Why did you set it in 1997?
When I started writing the film, it was set in modern day, but all the modern technology kept getting in the way. YouTube and mobile phones and Instagram. I just found them very undramatic; so I went back in my head to when the last time would be that teenagers could really be alone in the night, without contrivance.
The film has a distinctive nighttime look and plenty of visual panache. What was it like working with your cinematographer, Marden Dean?
We didn’t have a lot of time, it was actually a very fast shoot, so Marden and I went to each location and just thought very practically about how we could create that look of magic suburbia that you are now seeing in things like [Netflix sci-fi series] “Stranger Things.” We wanted it to look like a film; we didn’t want it to look too realistic. We wanted it to be stylized and heightened. Bill Henson, the Australian photographer, is a huge influence, and also Gregory Crewdson.
The impressive song list on the soundtrack includes Marilyn Manson’s “The Beautiful People” and Yoko Ono’s “Death of Samantha.” Was getting those rights tough?

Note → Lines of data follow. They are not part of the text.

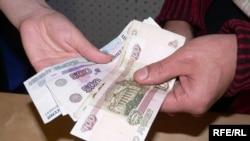 В течение 10 лет российский рубль может увеличить обращение, считает эксперт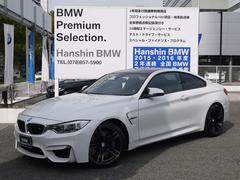 BMWM4クーペ認定中古車オプション19インチアルミ1オーナー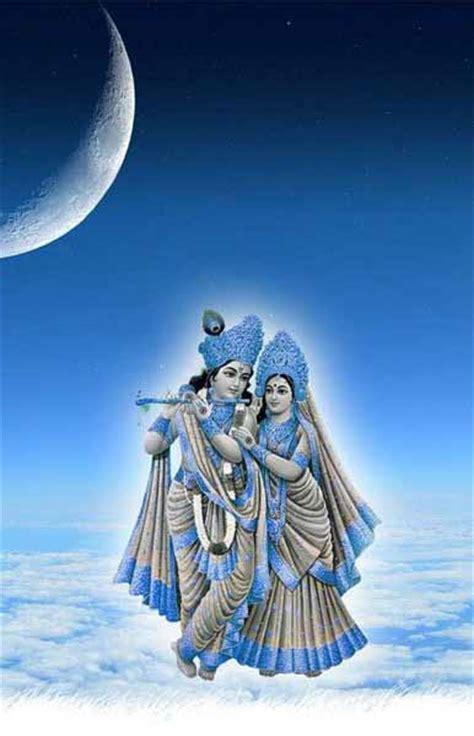 god krishna themes windows 7 lord krishna radha with blue background hd image latest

I have a very personal connection to every song in the film. Luckily [the film’s producer] Mushroom Pictures has a big music arm. The attraction they had to the script was that I was embracing the music. I think if I was with any other producer in Australia I would not have had those songs. Still, there were certain nuts that were tough to crack. I had to write a long personal letter to Marilyn Manson begging him for his song. The one I was most worried about was Yoko Ono but she was very supportive, which was amazing. Until she said yes I was very nervous because I didn’t know how else to finish the film. For all the other songs I had other options. But for that one I had no backup plan.